Out-of-spec measurements

Having an accurate pattern spec and measuring the garment are crucial pre-requisites to identifying any cut issue. If the sewing all looks neat and the seams and hems are all as requested in the tech pack, but the garment measures out of spec, this points towards a cutting issue. 

Marker deviations

If you have the opportunity to see the cut marker, that will tell you a lot. If the piece’s cut lines strayed from the marker’s printed lines, there is the issue. 

Torque or shrink

Some aspects of cutting issues are really fabric spreading issues. The actual cutting might be precise, but the problem was with how the fabric was laid out prior to cutting. If your garment is torqued or twisting, this means either the fabric was spread crooked or the pattern pieces weren’t laid out straight along the grainline. (It could also be due to a cheaply made fabric, so check the roll too.) If you are using a knit fabric and the garment is measuring wide, but short, this signals that the fabric was stretched too much during spreading or wasn’t rested before it was cut. 

Scale

Another kind of cutting-related issue is problems with the marker. If the marker was printed at the wrong scale or with an uncalibrated plotter, your whole garment is thrown off. To see if this is the cause, check the cut up marker pieces against the pattern spec to see if the scale is different. I recommend always including a 10” by 10” square in digital files and on printed patterns so you or your factory can confirm the correct scale before cutting any garments.

Inconsistent measurements

Inconsistency in measurements across multiple garments when the sewing quality is good also points to a cutting issue. Inconsistent issues are the hardest type to identify and correct.
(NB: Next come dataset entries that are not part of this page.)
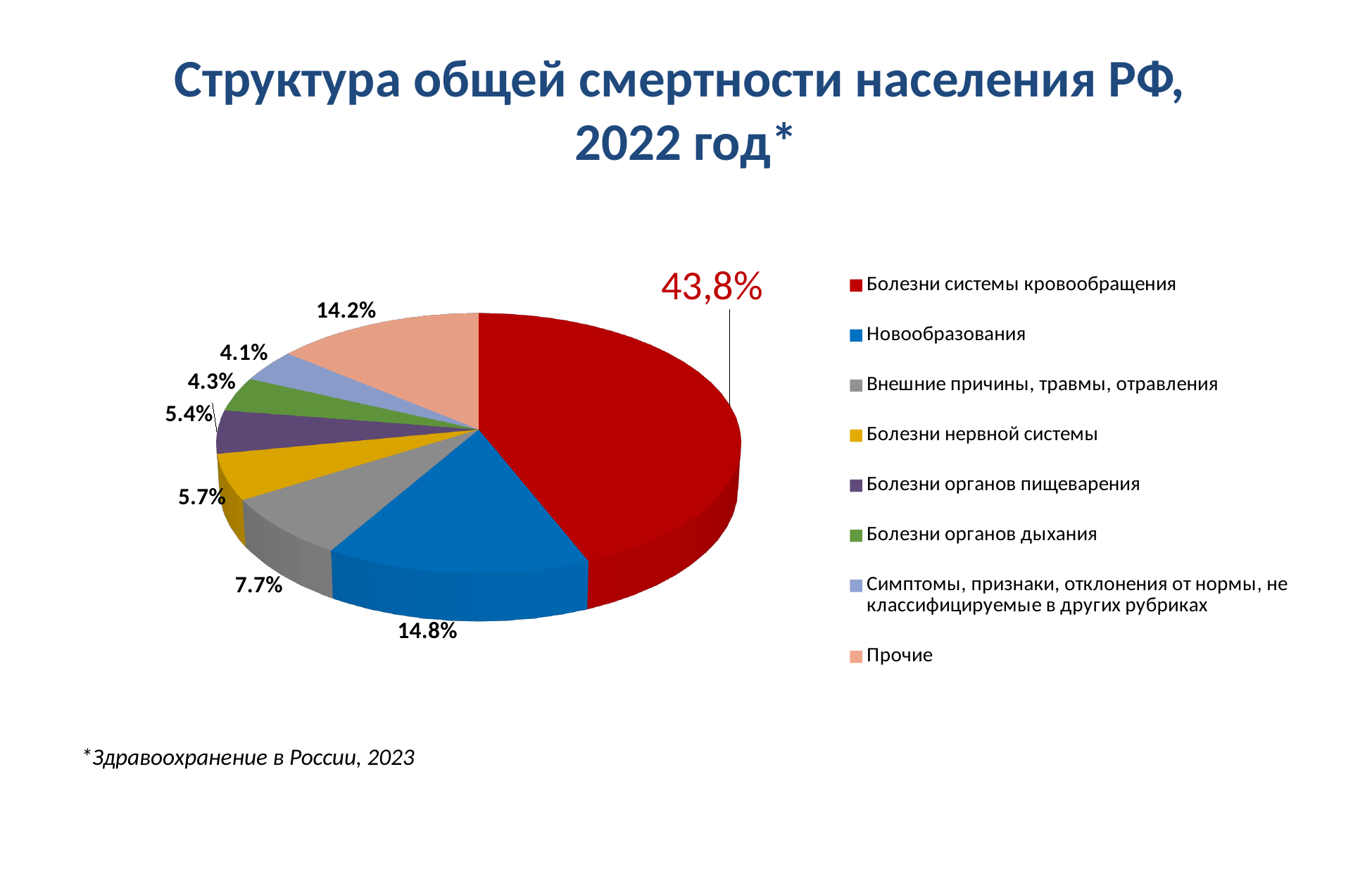
What is the value for Болезни органов дыхания? 4.3% What share of total mortality is attributed to Болезни системы кровообращения? 43,8% How many categories does the legend list? 8 What is the value shown for Новообразования? 14.8% What is the value for Болезни органов пищеварения? 5.4% What is the value for Прочие? 14.2% What is the value for Болезни нервной системы? 5.7% What percentage is shown for Внешние причины, травмы, отравления? 7.7% What is the difference between the shares of Новообразования and Прочие? 0.6% Which category has the largest share of the pie? Болезни системы кровообращения What kind of chart is shown on the slide? Pie chart Which category has the smallest share of the pie? Симптомы, признаки, отклонения от нормы, не классифицируемые в других рубриках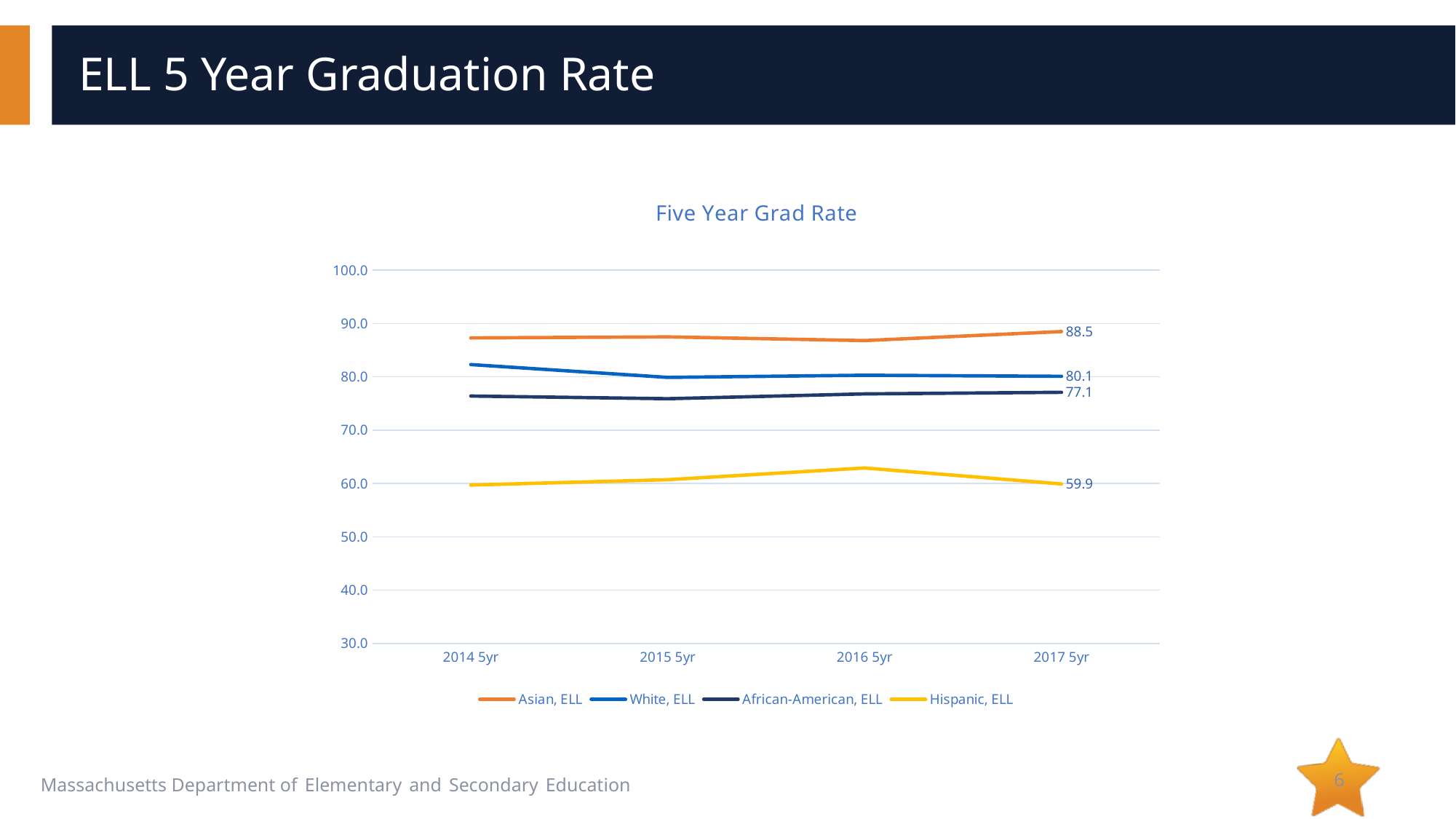
How many series does the legend list? 4 Which series has the highest value at 2017 5yr? Asian, ELL What is the value for White, ELL at 2017 5yr? 80.1 Is the value for Hispanic, ELL at 2016 5yr greater or less than 60.0? greater What is the value for African-American, ELL at 2017 5yr? 77.1 Which series has the lowest value at 2017 5yr? Hispanic, ELL What kind of chart is shown? line chart What is the difference between the Asian, ELL and Hispanic, ELL values at 2017 5yr? 28.6 At 2017 5yr, which is larger: the White, ELL value or the African-American, ELL value? White, ELL What is the value for Hispanic, ELL at 2017 5yr? 59.9 What is the value for Asian, ELL at 2017 5yr? 88.5 How many points are on the x axis? 4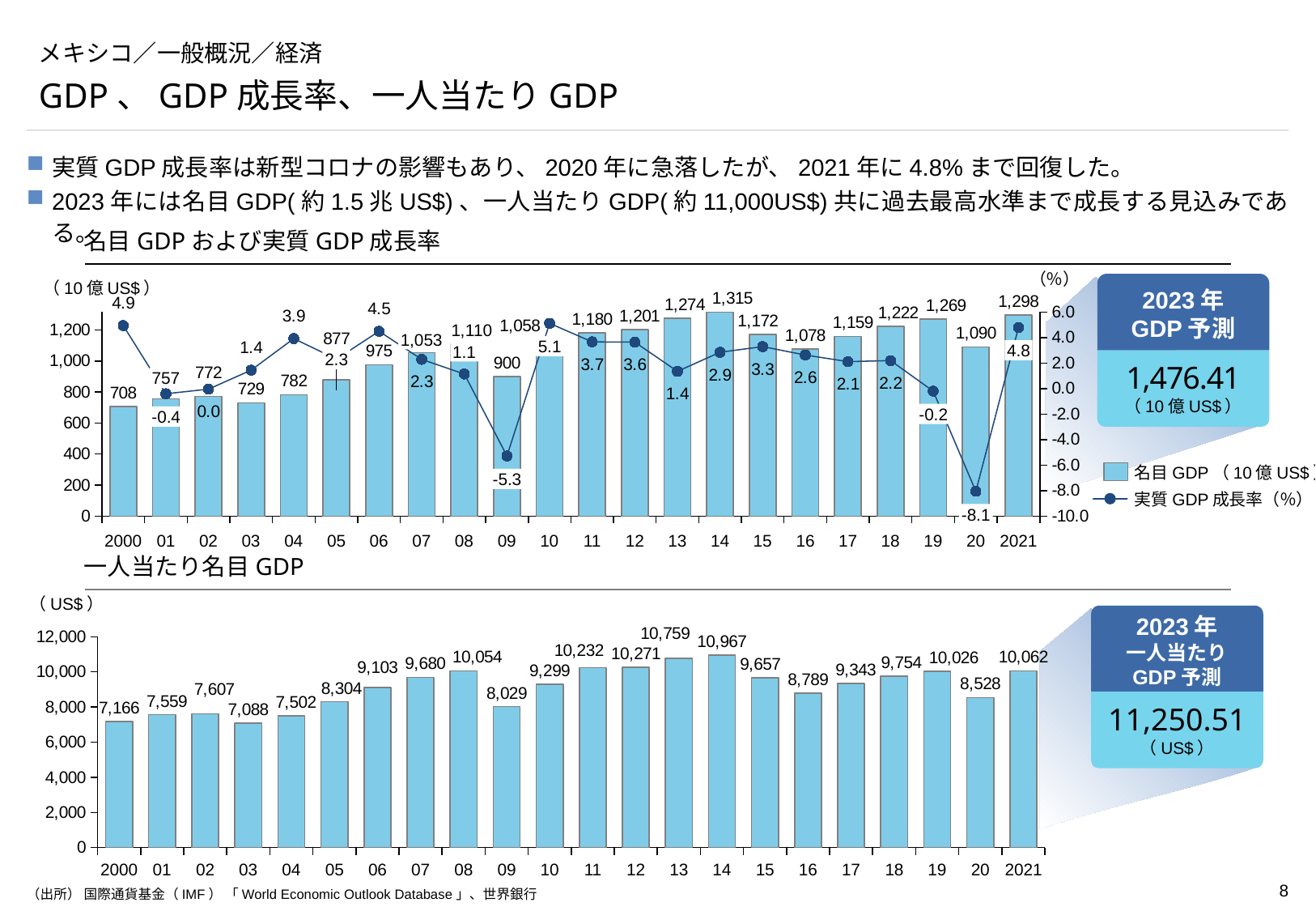
In the top chart (名目GDPおよび実質GDP成長率), what is the real GDP growth rate for 2020? -8.1 In the top chart (名目GDPおよび実質GDP成長率), which year has the lowest real GDP growth rate? 2020 In the bottom chart (一人当たり名目GDP), which year has the highest value? 2014 In the top chart (名目GDPおよび実質GDP成長率), how many series does the legend list? 2 In the top chart (名目GDPおよび実質GDP成長率), what is the difference between the nominal GDP of 2021 and 2020? 208 In the top chart (名目GDPおよび実質GDP成長率), what is the nominal GDP value for 2014? 1,315 In the bottom chart (一人当たり名目GDP), what is the difference between the values for 2021 and 2020? 1,534 In the top chart (名目GDPおよび実質GDP成長率), which year has the highest nominal GDP bar? 2014 In the bottom chart (一人当たり名目GDP), which year has the lowest value? 2003 In the bottom chart (一人当たり名目GDP), what is the value for 2013? 10,759 What kind of chart is the bottom chart (一人当たり名目GDP)? bar chart In the top chart (名目GDPおよび実質GDP成長率), is the nominal GDP for 2009 larger or smaller than that for 2008? smaller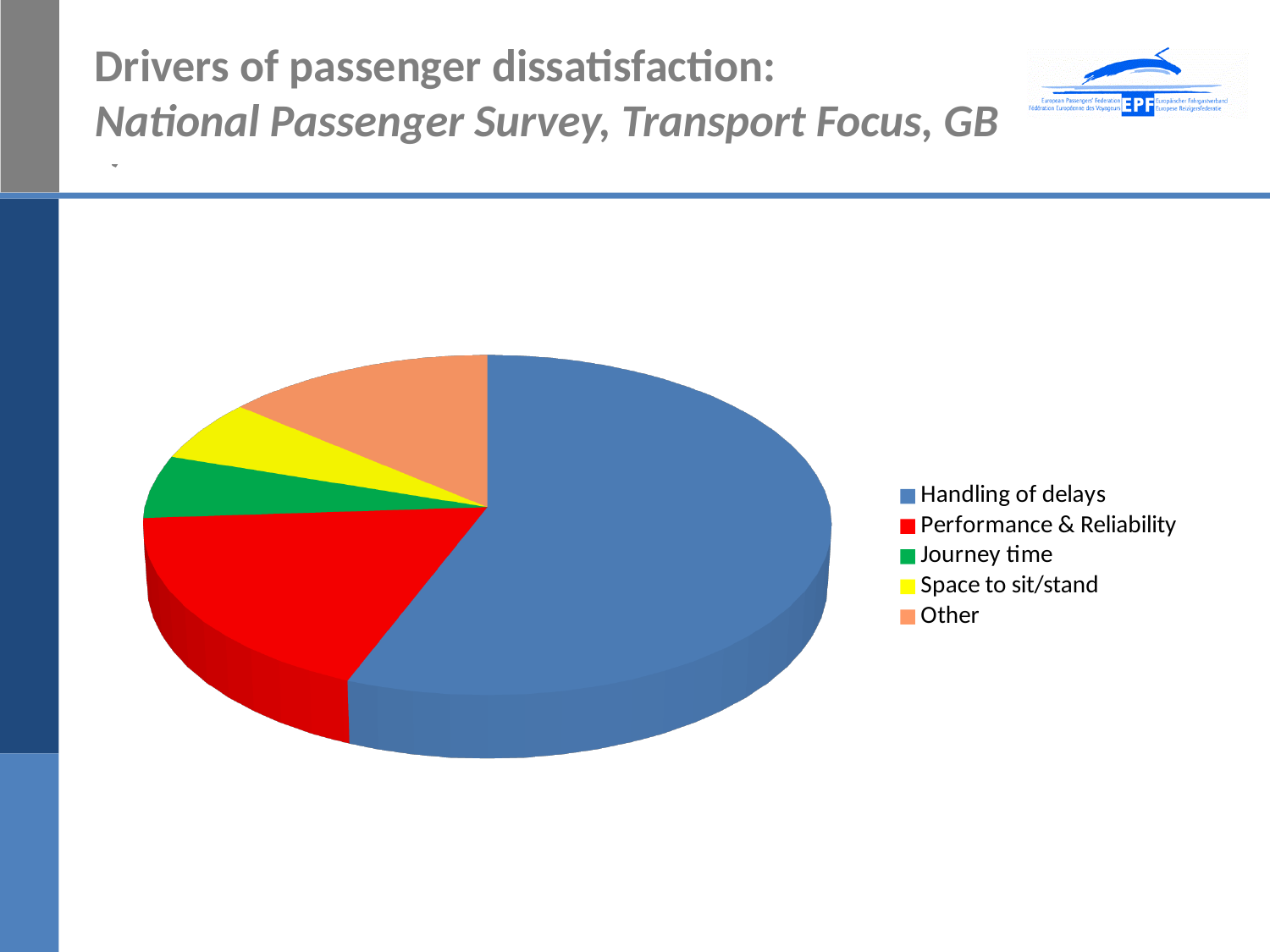
Does the Handling of delays slice make up more or less than half of the pie? More What colour is the Performance & Reliability slice in the pie chart? Red Which slice is larger, Other or Journey time? Other How many categories does the pie chart show? 5 Which slice is larger, Performance & Reliability or Other? Performance & Reliability Which category has the largest slice of the pie chart? Handling of delays Which category is shown in yellow in the pie chart? Space to sit/stand What kind of chart is shown on the slide? Pie chart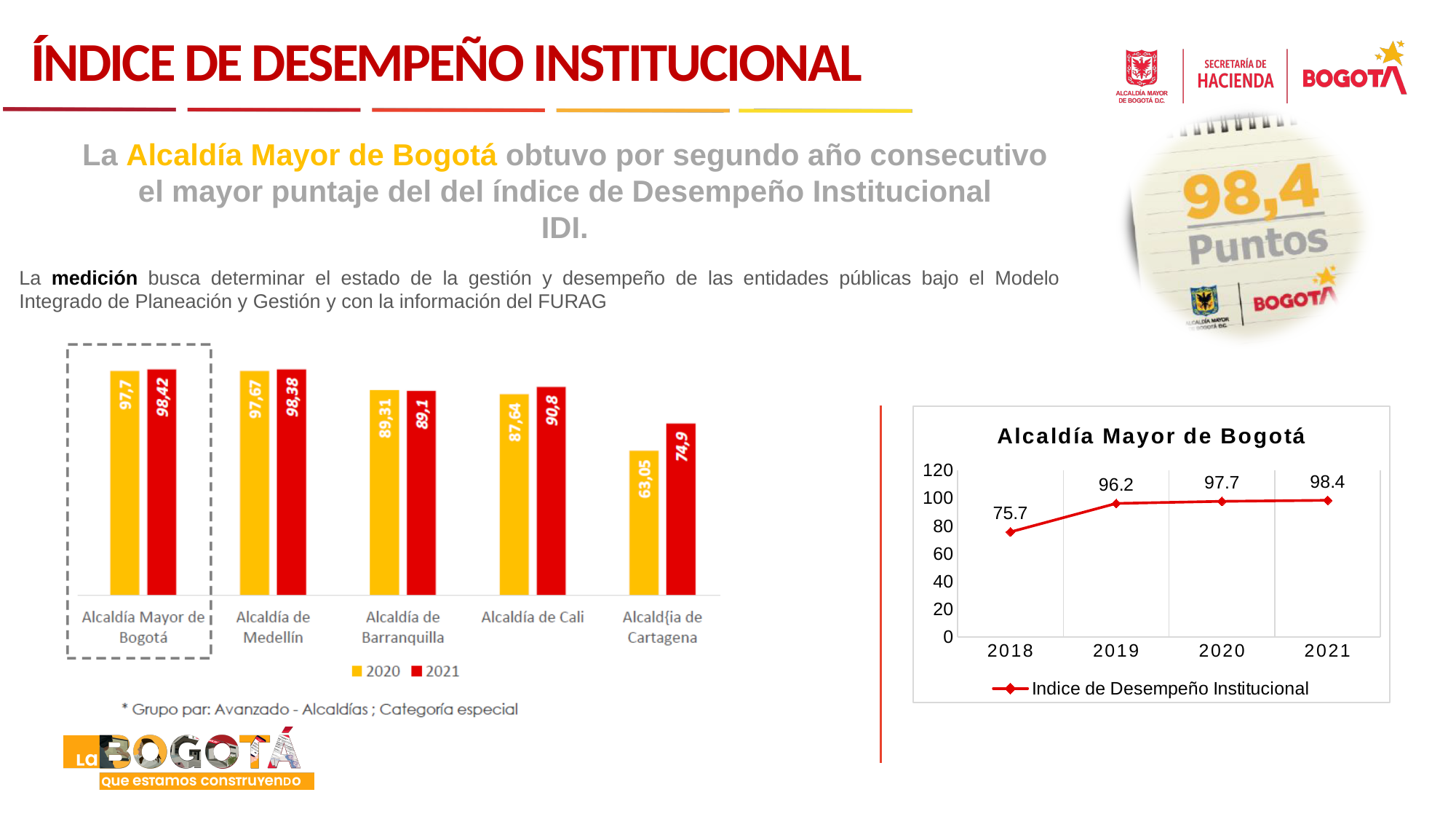
In the bar chart on the left, what is the 2021 value for Alcaldía de Cali? 90,8 In the bar chart on the left, what is the difference between the 2021 and 2020 values for Alcaldía de Cartagena? 11,85 In the line chart titled 'Alcaldía Mayor de Bogotá', what series name does the legend show? Indice de Desempeño Institucional In the line chart titled 'Alcaldía Mayor de Bogotá', what is the value for 2018? 75.7 In the line chart titled 'Alcaldía Mayor de Bogotá', what is the difference between the 2019 and 2018 values? 20.5 In the line chart titled 'Alcaldía Mayor de Bogotá', which year has the lowest value? 2018 In the line chart titled 'Alcaldía Mayor de Bogotá', do the values rise or fall from 2018 to 2021? rise In the line chart titled 'Alcaldía Mayor de Bogotá', what is the value for 2021? 98.4 In the bar chart on the left, which alcaldía has the lowest 2021 value? Alcaldía de Cartagena In the bar chart on the left, how many series does the legend list? 2 In the bar chart on the left, what is the 2020 value for Alcaldía de Cartagena? 63,05 In the line chart titled 'Alcaldía Mayor de Bogotá', how many years are plotted? 4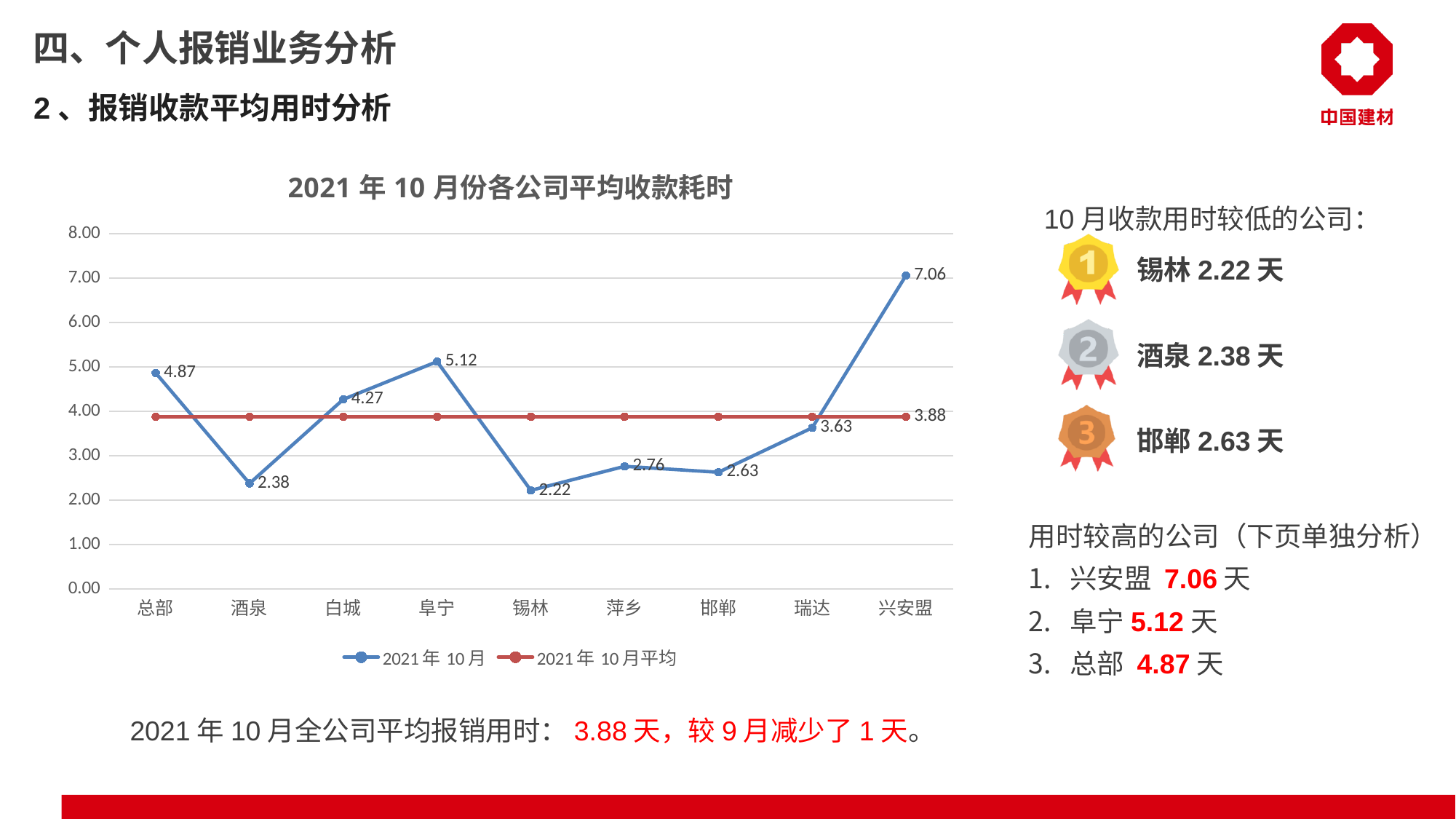
Which is larger in the 2021年10月 series, 阜宁 or 总部? 阜宁 What kind of chart is shown on the slide? line chart Which company has the lowest value in the 2021年10月 series? 锡林 How many series does the legend list? 2 What is the value for 锡林 in the 2021年10月 series? 2.22 Which company has the highest value in the 2021年10月 series? 兴安盟 What is the value for 兴安盟 in the 2021年10月 series? 7.06 What is the title of the chart? 2021年10月份各公司平均收款耗时 Is the value for 瑞达 in the 2021年10月 series greater or less than 4.00? less What is the value of the 2021年10月平均 line? 3.88 How many companies are shown on the x axis? 9 What is the difference between the values for 兴安盟 and 锡林 in the 2021年10月 series? 4.84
Indicators of a pattern issue

If the sewing and cutting look good and the garment meets the spec, but it still doesn’t fit, this means it is a pattern issue. 

Problem symmetry

As mentioned above, patterns are created for half a symmetric design. Therefore, if there is an issue with the pattern, the problem will show up equally on both sides of the garment. If it is showing up on both sides, but unequally, it is likely a pattern issue along with something else.

Factory feedback

If your factory or samplemaker comes to you with concerns or issues in sewing, you’ll want to take a look at the pattern and make adjustments. The factory might need a different seam allowance for their machinery or the sewers may request a different notch placement to help them sew more accurately. 

Impractical construction

Part of the sampling process is testing whether the theory and intention of the design work in practice. The pattern needs to be made with the fabric and appropriate construction in mind. If not, no amount of good cutting and sewing can compensate. Sometimes a construction is worth trying, but it might not end up being feasible for bulk production. In this case, the pattern needs to be adjusted to fix or prevent any issues.

There are lots of pieces and processes that go into creating well made and well fitting garments. When an issue arises, it is helpful to comb through each major step — sewing, cutting, and pattern – to find the root cause and correct it.